Monitoring active-active pacemaker clusters

ha3mak · June 9, 2019, 11:23am

Hi!

I have active-active pacemaker clusters with 2 or more resource groups containing floating IP addresses what I want to monitoring with Icinga2 agent. My clients accepts configs and commands also and the agents connect to my master(s).

I prepared service checks for certain services. I defined a “services” array in my host definitions and if it contains e.g. “apache” then all of my apache2 checks applied to the host. I’d like to use this method on my clusters.

In case of Icinga1 I used NRPE to monitor my cluster services on the floating IP and worked great. I’d like to do something similar with Icinga2 clients. What’s the official suggestion to monitor clusters like these?

I found 2 solutions but they are quite ugly…

#1: I assign my service checks to all cluster nodes. There will be a node with “OK” checks and there will be nodes with “CRITICAL”. Then I create a “virtual” host object and assign dummy checks to it and in the config with “if” statements I can set the status of the dummy checks based on the real check running on the nodes. I don’t like it because I always have a lot of misleading “CRITICAL” checks… If I could hide somehow the real checks and show only the “virtual” checks it would be a good solution.

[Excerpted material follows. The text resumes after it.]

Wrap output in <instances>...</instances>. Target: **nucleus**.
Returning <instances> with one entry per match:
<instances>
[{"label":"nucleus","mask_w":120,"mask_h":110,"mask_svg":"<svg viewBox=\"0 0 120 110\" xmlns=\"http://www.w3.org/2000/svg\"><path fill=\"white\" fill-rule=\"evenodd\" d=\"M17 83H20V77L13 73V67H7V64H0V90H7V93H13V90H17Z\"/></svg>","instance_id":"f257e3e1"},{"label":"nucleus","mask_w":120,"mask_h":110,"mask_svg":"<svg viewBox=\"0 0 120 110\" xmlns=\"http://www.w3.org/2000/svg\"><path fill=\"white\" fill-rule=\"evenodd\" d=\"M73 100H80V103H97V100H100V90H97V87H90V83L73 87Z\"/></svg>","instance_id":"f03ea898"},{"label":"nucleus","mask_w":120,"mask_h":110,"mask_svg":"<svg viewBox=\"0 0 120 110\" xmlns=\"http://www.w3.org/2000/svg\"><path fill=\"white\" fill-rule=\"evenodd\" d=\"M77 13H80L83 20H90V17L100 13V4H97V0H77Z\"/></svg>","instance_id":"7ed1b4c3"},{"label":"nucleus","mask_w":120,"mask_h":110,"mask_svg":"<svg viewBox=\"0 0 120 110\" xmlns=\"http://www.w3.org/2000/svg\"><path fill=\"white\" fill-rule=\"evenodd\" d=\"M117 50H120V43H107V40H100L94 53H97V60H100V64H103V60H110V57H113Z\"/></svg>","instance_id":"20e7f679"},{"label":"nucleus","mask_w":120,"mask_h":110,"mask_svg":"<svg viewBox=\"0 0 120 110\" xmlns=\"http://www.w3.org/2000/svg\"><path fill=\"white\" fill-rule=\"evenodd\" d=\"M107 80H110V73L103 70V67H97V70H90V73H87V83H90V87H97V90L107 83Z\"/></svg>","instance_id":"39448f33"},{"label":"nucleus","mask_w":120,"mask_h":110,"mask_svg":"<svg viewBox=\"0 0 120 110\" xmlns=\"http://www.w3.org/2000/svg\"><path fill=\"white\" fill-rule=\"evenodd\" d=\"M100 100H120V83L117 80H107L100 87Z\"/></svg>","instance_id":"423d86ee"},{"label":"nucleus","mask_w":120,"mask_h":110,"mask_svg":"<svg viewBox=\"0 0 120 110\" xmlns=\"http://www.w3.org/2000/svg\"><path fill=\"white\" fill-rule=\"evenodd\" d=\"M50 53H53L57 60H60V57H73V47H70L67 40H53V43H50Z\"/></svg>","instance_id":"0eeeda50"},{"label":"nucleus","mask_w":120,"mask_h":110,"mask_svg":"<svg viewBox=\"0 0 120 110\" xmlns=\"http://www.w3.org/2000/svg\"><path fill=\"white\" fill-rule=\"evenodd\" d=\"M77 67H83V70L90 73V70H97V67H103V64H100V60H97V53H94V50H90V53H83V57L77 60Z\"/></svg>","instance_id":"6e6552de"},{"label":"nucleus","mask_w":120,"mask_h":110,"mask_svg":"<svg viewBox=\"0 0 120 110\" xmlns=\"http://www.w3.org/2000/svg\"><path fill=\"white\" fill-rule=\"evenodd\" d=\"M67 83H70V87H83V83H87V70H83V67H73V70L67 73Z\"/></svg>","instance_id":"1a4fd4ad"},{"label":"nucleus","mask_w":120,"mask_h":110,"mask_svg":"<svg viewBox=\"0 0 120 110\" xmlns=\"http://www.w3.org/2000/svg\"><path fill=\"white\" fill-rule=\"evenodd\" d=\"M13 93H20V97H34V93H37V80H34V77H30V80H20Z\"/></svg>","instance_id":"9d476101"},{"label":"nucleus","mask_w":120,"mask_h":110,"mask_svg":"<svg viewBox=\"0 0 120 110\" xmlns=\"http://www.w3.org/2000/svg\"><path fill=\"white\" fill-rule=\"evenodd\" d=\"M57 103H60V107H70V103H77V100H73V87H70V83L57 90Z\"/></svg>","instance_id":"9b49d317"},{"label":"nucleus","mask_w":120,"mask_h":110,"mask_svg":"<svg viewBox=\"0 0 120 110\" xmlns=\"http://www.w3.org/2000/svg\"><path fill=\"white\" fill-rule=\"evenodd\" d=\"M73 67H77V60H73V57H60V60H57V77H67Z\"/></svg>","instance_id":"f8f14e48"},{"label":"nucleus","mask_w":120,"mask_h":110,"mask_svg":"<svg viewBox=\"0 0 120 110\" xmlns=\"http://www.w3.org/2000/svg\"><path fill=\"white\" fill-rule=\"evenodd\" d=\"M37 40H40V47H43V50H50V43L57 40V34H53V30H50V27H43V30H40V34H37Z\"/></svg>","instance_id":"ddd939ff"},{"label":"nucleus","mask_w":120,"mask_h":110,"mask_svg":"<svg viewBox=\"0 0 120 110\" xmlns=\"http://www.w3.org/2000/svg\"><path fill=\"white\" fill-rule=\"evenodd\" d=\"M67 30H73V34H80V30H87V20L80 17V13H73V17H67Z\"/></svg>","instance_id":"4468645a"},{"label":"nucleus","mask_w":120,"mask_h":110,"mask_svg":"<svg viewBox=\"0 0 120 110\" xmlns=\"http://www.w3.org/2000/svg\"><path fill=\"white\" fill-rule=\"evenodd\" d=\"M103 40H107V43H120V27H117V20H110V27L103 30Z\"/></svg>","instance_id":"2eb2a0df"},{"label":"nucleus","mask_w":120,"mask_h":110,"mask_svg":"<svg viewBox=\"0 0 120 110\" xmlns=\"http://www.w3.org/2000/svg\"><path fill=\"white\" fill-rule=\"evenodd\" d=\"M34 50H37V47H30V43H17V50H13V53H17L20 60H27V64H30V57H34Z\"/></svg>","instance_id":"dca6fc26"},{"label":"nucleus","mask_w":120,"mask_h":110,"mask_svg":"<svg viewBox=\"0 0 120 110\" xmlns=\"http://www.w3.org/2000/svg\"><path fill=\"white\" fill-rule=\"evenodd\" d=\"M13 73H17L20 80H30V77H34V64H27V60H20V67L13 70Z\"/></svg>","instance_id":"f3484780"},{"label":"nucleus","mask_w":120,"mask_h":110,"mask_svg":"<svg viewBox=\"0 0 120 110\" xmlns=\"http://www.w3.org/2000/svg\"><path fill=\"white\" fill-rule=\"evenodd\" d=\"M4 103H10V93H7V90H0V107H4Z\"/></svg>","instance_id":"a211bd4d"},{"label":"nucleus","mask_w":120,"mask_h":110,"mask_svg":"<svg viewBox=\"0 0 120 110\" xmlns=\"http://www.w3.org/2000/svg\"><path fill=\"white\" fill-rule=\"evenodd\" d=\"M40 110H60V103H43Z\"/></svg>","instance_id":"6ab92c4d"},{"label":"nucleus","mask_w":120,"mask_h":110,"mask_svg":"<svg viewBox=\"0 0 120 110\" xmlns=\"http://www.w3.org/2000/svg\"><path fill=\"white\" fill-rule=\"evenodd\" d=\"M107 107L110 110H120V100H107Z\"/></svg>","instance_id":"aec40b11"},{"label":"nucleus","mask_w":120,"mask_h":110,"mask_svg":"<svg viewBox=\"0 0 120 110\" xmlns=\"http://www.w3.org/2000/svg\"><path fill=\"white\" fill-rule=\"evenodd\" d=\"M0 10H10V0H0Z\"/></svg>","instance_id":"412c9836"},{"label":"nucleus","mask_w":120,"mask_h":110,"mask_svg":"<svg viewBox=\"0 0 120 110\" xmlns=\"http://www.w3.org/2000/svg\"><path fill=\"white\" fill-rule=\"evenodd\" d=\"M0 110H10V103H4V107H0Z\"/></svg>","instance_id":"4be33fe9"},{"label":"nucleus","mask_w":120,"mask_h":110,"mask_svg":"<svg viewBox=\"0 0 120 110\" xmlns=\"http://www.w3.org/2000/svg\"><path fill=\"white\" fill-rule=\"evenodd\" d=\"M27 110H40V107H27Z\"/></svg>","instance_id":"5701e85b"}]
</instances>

#2: I found this solution: https://www.netways.de/blog/2018/06/08/wie-ueberwache-ich-eine-cluster-applikation-in-icinga-2/
It’s working also but I can’t use my already existing checks with it.

So, my question what’s the best practice to monitoring pacemaker clusters with Icinga2?

Thanks!

a1mw · June 13, 2019, 12:00pm

Hi,

I’m operating several corosync/pacemaker cluster and found the following best practice for me:

Service checks of clustered services only against the cluster virtual IP (user view).
Health checks (CPU, memory, disks, corosync/pacemaker states,…) against every cluster node (infrastructure view).
Availability checks are modeled by Business Process Plugin.
[https://icinga.com/docs/businessprocess/latest/doc/02-Getting-Started/https://icinga.com/docs/businessprocess/latest/doc/02-Getting-Started/](Business Process Docu)
https://www.unixe.de/business-processes-in-icinga-2/
You can monitor the calculated state of each business process by additional service checks like
any “normal” service check. These checks should primary trigger notifications, not the individual node checks.

Hope that helps.

Greetings,
Manfred

ha3mak · June 17, 2019, 9:09am

Hi,

thanks for the reply. I will do exactly that way my checks but…

e.g.: I have a cluster running a DB and a webserver instance. One is running on the “A” node other’s on the “B”. I want to check if there’s a process called ‘httpd’. How can I run a process check for this to get only one “OK” result? I tried that I check the process on every node then I create a dummy check with if statements(1 ok and 1 ciritcal is ok, 2 critical is critical)… It’s not the best solution because I always will have some “CRITICAL” results.

With NRPE I could do this job by connecting to the cluster IP and the check was running on the right node. I’m looking for a solution where Icinag2 sends the check command only for the right node.

Thanks!

a1mw · June 17, 2019, 10:02am

I’m not sure if there is a solution for this within Icinga. Cluster software has it’s own logic for starting/moving services around and Icinga is not aware of that - and this can happen very fast.

Do you really need to check for a http or mysql process? These services can be checked directly from Icinga with check_http or check_mysql - no need for local checks via agent or nrpe.
If the cluster is doing things that are not “normal” (i.e. specific service is not running on preferred node, service not starting up,…), you will see it in your cluster management (CRM-shell,…). There are several
check scripts for status of corosync and pacemaker (unfortunatly needs to be checked locally on cluster nodes).